[strongSwan-dev] [PATCH] log: do not acquire lock if nobody is listening

Tobias Brunner tobias at strongswan.org
Mon Apr 14 18:31:08 CEST 2014


Hi Christoph,

> +	if (this->max_level[group] < level &&
> +		this->max_vlevel[group] < level)
> +		return;

Unfortunately, this might not be thread-safe.  It's essentially the same
problem I described in my response to your half-open IKE_SA patch.
Because the log levels/logger registrations can be changed at runtime
the threads that are calling vlog() might not be aware of these updates.

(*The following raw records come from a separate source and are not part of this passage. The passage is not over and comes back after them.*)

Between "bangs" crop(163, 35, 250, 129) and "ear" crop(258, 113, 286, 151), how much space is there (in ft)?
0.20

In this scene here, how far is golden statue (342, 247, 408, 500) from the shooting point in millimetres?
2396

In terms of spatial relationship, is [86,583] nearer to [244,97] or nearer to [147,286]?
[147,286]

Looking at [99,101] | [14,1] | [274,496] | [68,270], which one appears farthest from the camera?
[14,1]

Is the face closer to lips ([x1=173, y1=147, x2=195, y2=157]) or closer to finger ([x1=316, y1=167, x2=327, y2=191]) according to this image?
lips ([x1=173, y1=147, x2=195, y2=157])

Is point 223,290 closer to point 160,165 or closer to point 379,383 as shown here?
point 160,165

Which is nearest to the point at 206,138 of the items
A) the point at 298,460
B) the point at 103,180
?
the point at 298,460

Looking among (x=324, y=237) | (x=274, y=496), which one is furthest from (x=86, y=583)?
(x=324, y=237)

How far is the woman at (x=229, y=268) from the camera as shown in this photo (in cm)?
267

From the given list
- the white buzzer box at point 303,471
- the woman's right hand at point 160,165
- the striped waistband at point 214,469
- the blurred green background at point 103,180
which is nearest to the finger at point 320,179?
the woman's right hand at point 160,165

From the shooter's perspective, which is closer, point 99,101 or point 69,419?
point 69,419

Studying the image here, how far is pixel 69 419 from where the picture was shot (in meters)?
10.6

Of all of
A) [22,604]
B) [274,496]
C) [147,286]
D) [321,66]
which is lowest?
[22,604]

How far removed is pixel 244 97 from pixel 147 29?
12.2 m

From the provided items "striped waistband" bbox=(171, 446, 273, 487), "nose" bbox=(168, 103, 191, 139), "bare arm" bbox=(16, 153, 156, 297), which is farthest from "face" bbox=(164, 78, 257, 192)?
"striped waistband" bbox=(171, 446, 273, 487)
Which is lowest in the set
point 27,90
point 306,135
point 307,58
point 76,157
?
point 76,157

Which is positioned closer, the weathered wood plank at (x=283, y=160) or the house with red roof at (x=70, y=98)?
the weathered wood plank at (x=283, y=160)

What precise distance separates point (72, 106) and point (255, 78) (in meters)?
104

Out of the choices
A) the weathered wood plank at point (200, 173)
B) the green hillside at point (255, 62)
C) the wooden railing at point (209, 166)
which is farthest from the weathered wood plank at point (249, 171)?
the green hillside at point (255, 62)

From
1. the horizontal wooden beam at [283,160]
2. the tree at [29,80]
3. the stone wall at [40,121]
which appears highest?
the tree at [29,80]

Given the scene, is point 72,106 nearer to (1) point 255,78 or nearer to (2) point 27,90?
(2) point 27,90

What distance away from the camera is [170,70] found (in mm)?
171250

> +  49.87%  charon  [kernel.kallsyms]                [k] do_raw_spin_lock

I was not able to reproduce numbers that come even close on a x64 Ubuntu
Linux system.  On what platform/architecture are you running this?  And
how exactly did you determine the numbers?  For instance, what is charon
doing during your perf record run?  And how is it configured (e.g.
charon.threads)?

It seems strange that acquiring an *uncontested* read lock (the write
lock is only very rarely held, in your case probably never) can produce
such a massive overhead.  Acquiring such a lock should be possible
without syscall, just some atomic compare-and-swap operation should be
sufficient.

Unless, of course, your architecture does not support such atomic
operations, hence the library has to resort to using a regular
(spin-)lock.  Or if the library just is not optimized very much and
always does this.

It might not be a bad idea to check if there is any potential in
optimizing the pthread_rwlock_rdlock implementation in the pthread
library you are using.  Since this rwlock is not the only one in the
strongSwan code base it might increase the overall performance (but this
is definitely the lock that is most often acquired).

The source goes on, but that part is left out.